*Assigned task*: Pictures must not be copied, but every entry must be reproduced exactly.

*Stored data entries*:

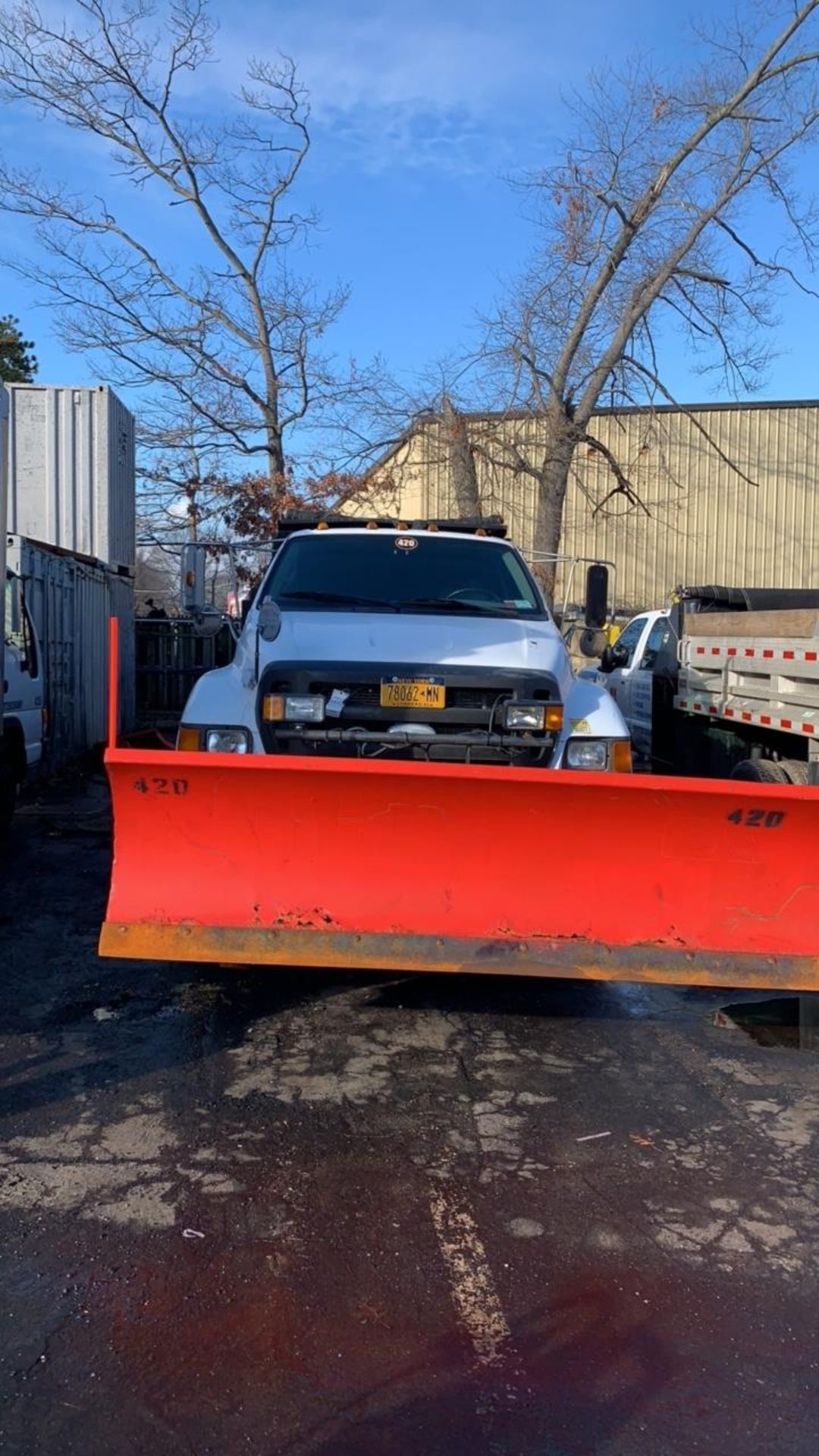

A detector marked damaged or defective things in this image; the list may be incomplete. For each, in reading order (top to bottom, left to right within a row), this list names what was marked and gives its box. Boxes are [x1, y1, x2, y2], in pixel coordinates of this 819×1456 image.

cracked asphalt [2, 768, 816, 1450]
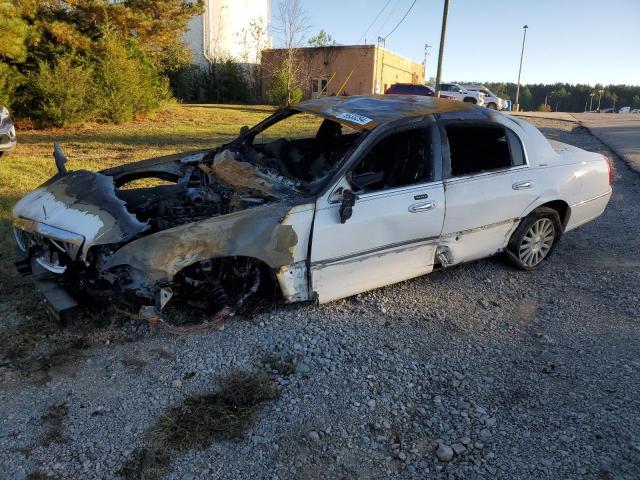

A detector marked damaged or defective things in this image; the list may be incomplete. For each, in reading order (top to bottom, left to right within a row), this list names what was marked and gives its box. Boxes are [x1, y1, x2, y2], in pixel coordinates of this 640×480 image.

fire-damaged hood [12, 170, 149, 258]
destroyed front end [11, 146, 306, 324]
burned lincoln town car [12, 96, 612, 322]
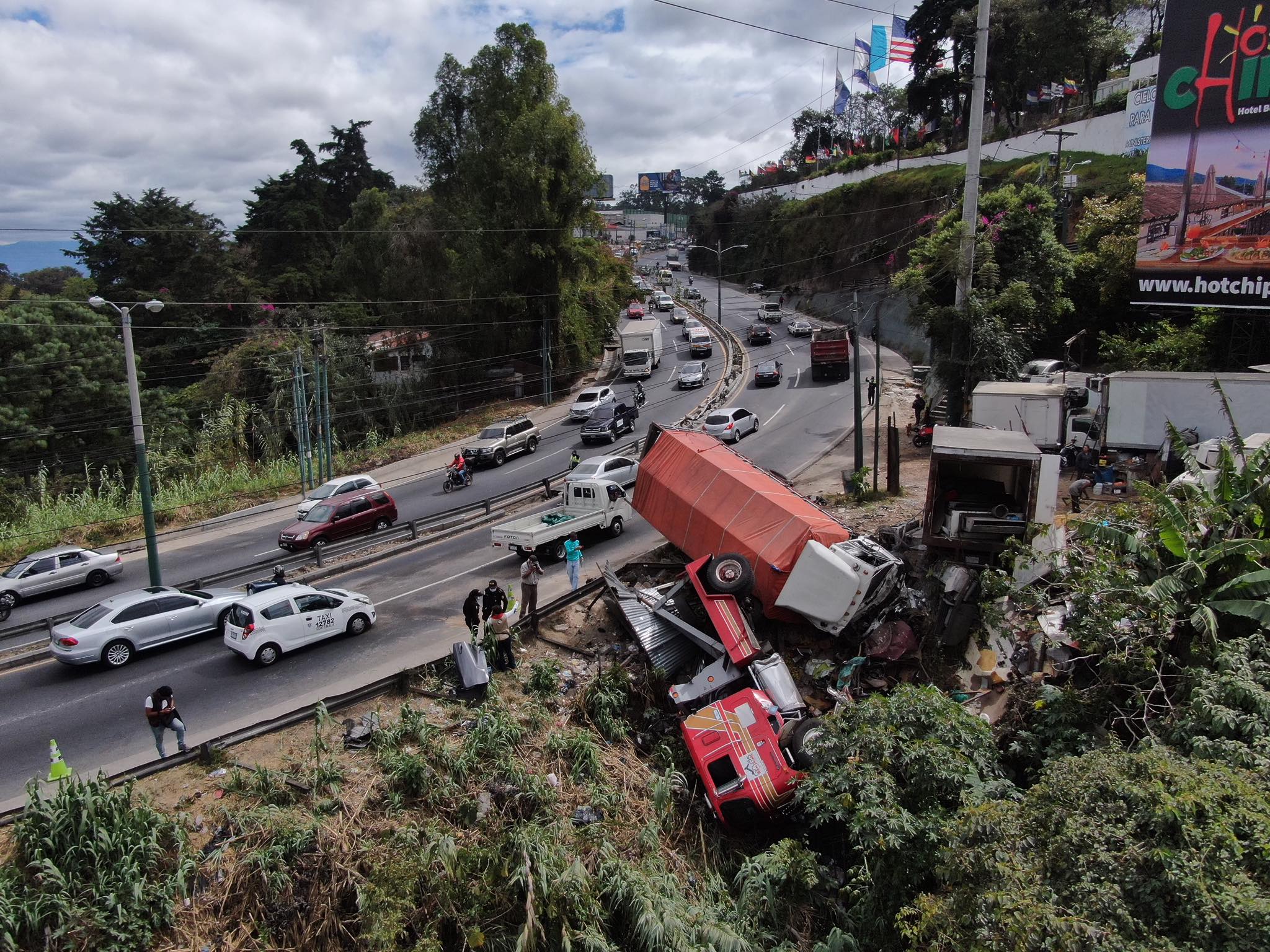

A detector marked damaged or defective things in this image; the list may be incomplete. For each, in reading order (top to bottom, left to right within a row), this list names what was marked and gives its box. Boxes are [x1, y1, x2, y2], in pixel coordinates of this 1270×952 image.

crashed box truck [970, 383, 1072, 452]
crashed box truck [1097, 371, 1270, 452]
crashed box truck [635, 424, 904, 635]
overturned truck [635, 426, 904, 637]
crashed box truck [924, 426, 1062, 556]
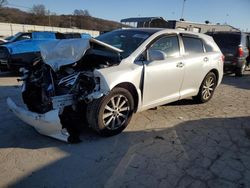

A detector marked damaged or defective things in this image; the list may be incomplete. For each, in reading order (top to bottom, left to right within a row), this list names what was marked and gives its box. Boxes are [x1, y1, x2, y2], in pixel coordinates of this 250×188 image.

crumpled hood [40, 37, 124, 71]
damaged windshield [96, 29, 152, 58]
damaged toyota venza [6, 28, 224, 142]
crushed bumper [6, 97, 69, 142]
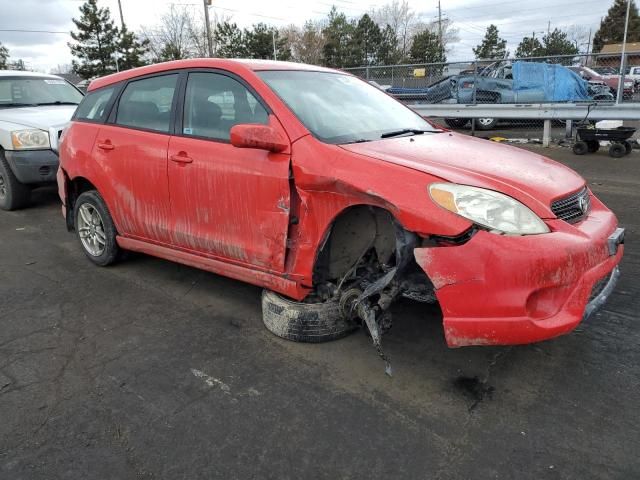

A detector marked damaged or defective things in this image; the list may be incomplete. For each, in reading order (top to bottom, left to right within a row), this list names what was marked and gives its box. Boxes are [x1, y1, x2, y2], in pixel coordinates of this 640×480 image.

detached tire on ground [0, 151, 30, 209]
detached tire on ground [262, 290, 360, 344]
damaged red car [56, 59, 624, 356]
dented body panel [58, 58, 624, 346]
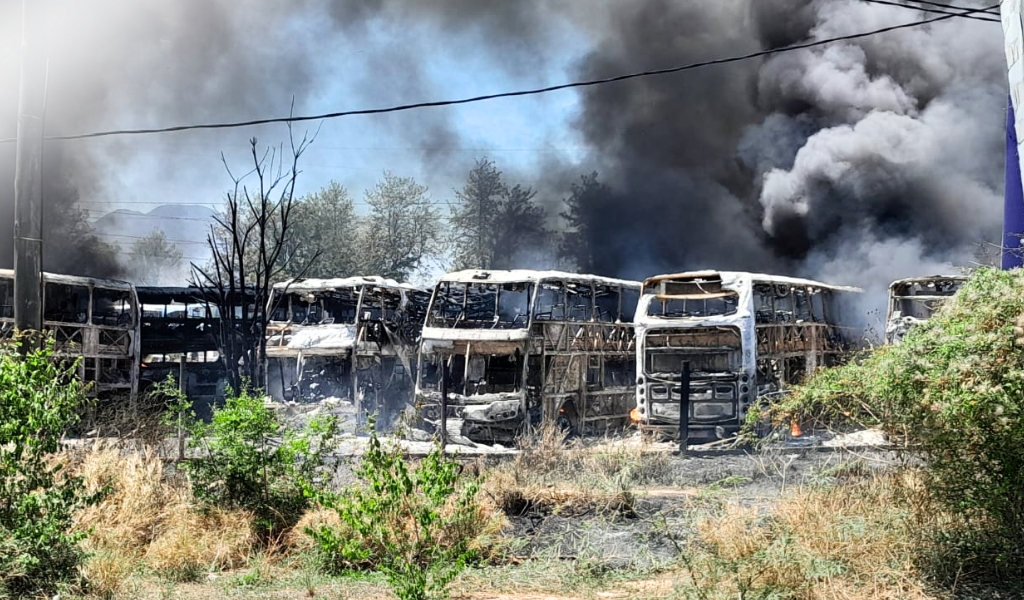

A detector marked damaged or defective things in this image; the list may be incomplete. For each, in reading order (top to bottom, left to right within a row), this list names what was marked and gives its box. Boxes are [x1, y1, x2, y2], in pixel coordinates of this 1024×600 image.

burned bus [0, 268, 142, 399]
charred bus frame [0, 268, 142, 399]
burned bus [264, 276, 428, 419]
charred bus frame [264, 276, 428, 419]
burned bus [409, 268, 634, 442]
charred bus frame [411, 268, 634, 442]
burnt bus roof [438, 268, 638, 288]
burned bus [630, 270, 864, 438]
charred bus frame [630, 272, 864, 438]
burnt bus roof [643, 270, 860, 294]
burned bus [884, 274, 962, 344]
charred bus frame [884, 274, 962, 344]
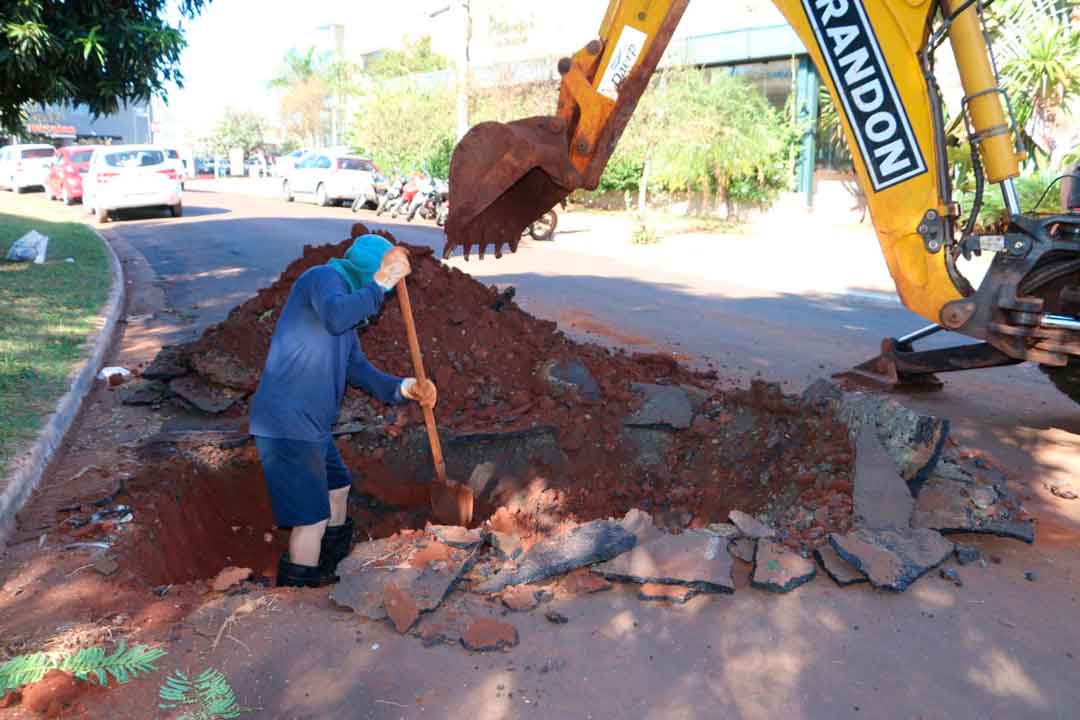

*Reply*:
A detector marked damaged or defective things in this image; the list may be incomplete. For each, in reading order (top to bottom, left to right within a row), this list names what was marked and gives its box. Boxes are [x1, y1, x2, y2], in pixel coordinates of this 819×1456 image.

cracked asphalt [2, 768, 816, 1450]

A detector marked damaged or defective things in this image; the list may be incomplete. For each, in reading order (top to bottom, left to right within a row), this list names what was marked and gives its box. Boxes are [x1, y1, x2, y2], in pixel coordinates of this 640×480 image.

fire-damaged hood [12, 170, 149, 258]
destroyed front end [11, 146, 306, 324]
burned lincoln town car [12, 96, 612, 322]

A detector marked damaged or defective things in this image; the list may be incomplete. For each, in reading order (top to bottom, left to right within a row), this list names what was marked and gives its box. Boxes are [x1, y1, x2, y2], in pixel coordinates of this 1270×952 image.

crashed box truck [970, 383, 1072, 452]
crashed box truck [1097, 371, 1270, 452]
crashed box truck [635, 424, 904, 635]
overturned truck [635, 426, 904, 637]
crashed box truck [924, 426, 1062, 556]

A detector marked damaged or defective things in this image; the list may be incomplete. For each, in reading order (top to bottom, left to right within a row), this list names what was marked and gives its box. Boxes are [x1, y1, x2, y2], in pixel coordinates of this 250×188 image.

crumpled hood [40, 37, 124, 71]
damaged windshield [96, 29, 152, 58]
damaged toyota venza [6, 28, 224, 142]
crushed bumper [6, 97, 69, 142]

A detector marked damaged or defective things in this image; the list may be incomplete. For each, in reading order (top to bottom, left to right within a row), this list names what was marked and gives its box. Boxes are [x1, y1, x2, y2], in pixel coordinates of this 640×480 image.

detached tire on ground [0, 151, 30, 209]
detached tire on ground [262, 290, 360, 344]
damaged red car [56, 59, 624, 356]
dented body panel [58, 58, 624, 346]

A detector marked damaged or defective things in this image; the list may be incomplete. For each, in reading order (top to bottom, left to right within a row), this list names what was marked and gives its box. Boxes are [x1, y1, x2, y2], in pixel coordinates of this 1024×600 image.

burned bus [0, 268, 142, 399]
charred bus frame [0, 268, 142, 399]
burned bus [264, 276, 428, 419]
charred bus frame [264, 276, 428, 419]
burned bus [409, 268, 634, 442]
charred bus frame [411, 268, 634, 442]
burnt bus roof [438, 268, 638, 288]
burned bus [630, 270, 864, 438]
charred bus frame [630, 272, 864, 438]
burnt bus roof [643, 270, 860, 294]
burned bus [884, 274, 962, 344]
charred bus frame [884, 274, 962, 344]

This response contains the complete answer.